Diabetes wird oft spät erkannt

Dietmar Hubner ist Spezialist für Stoffwechselerkrankungen in Wels. (Foto: Klinikum Wels-Grieskirchen)

Bei der Erstdiagnose kann die Erkrankung schon lange vorliegen und zu Schädigungen geführt haben.

BEZIRK. Im Jahr 2015 waren rund 600.000 Österreicher von Diabetes mellitus betroffen – ein Viertel davon noch ohne Diagnose. Rund 150.000 Diabetiker wussten demzufolge nichts von ihrem erhöhten Blutzuckerspiegel. Dabei ist Früherkennung das Um und Auf, um Spätschäden zu verhindern. "Das große Problem bei Diabetes ist, dass durch einen über viele Jahre unbemerkten und somit unbehandelten erhöhten Blutzuckerspiegel bei der Erstdiagnose bereits Schädigungen vorliegen können", sagt Dietmar Hubner, Spezialist für Stoffwechselerkrankungen am Klinikum Wels-Grieskirchen. Neben den Gefahren von akuten Hyper- und Hypoglykämien führt eine schlechte Einstellung des Blutzuckers langfristig zu einem großen Risiko für Folgeerkrankungen. Zu den Folgen zählen vor allem Gefäßerkrankungen und Nervenschädigungen.
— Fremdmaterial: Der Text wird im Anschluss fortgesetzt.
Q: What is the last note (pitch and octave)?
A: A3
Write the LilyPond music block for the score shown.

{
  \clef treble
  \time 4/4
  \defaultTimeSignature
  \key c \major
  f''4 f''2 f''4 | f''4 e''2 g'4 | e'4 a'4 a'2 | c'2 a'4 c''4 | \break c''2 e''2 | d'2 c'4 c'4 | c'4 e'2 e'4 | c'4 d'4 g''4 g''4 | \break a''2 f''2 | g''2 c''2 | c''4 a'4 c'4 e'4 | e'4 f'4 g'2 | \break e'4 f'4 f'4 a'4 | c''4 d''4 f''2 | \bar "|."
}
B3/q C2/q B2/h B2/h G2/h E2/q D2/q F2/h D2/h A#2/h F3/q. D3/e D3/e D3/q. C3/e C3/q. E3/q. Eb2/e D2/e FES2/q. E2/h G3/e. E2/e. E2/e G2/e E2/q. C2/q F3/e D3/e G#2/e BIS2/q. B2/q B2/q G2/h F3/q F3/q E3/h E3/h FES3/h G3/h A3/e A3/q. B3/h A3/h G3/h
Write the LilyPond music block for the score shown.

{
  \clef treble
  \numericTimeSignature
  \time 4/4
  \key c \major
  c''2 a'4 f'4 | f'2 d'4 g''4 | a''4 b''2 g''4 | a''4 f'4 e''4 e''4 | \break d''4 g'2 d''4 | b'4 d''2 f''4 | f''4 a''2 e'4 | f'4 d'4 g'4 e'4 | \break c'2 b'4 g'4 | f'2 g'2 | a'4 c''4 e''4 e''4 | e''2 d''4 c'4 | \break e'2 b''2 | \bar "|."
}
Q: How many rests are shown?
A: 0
Eine deutliche Blutzuckererhöhung ist leicht an ihren Symptomen zu erkennen: Oft ist eine ausgeprägte Gewichtsabnahme verbunden mit Austrocknung, ständigem Durstgefühl und häufigem Wasserlassen. Gelegentlich treten auch Erbrechen und Wadenkrämpfe auf, die Betroffenen sind müde, kraftlos und leiden an Seh- und Konzentrationsstörungen. Wunden heilen schlecht ab. Eine nur leichte Blutzuckererhöhung bleibt dagegen häufig ohne Symptome und somit unbehandelt. Bei der Erstdiagnose ist man meist schon viele Jahre erkrankt, sodass bereits Schädigungen vorliegen können.

Zwei Haupttypen

Es gibt zwei grundsätzliche Typen von Diabetes. Bei Typ-1-Diabetikern führt die Zerstörung der Betazellen in der Bauchspeicheldrüse zu Insulinmangel. Als Auslöser diskutiert werden sowohl genetische als auch Umweltfaktoren. Bis dato sind etwa zwanzig Gene als Auslöser identifiziert. Als Umweltfaktoren werden virale Infekte diskutiert. Bei Diabetes Typ 2 handelt es sich um eine Störung, bei der Insulin an seinem Zielort nicht richtig wirken kann. Zu Beginn dieser Insulinresistenz werden höhere Mengen an Insulin produziert, um den Wirkungsverlust zu kompensieren. Irgendwann kann die Bauchspeicheldrüse die überhöhte Produktion aber nicht mehr aufrechterhalten. Der Blutzuckerspiegel gerät außer Kontrolle und Diabetes entsteht. Hauptursache für die Insulinresistenz ist starkes Übergewicht. Seltener kann dieser Typ durch Vererbung innerhalb einer Familie gehäuft auftreten.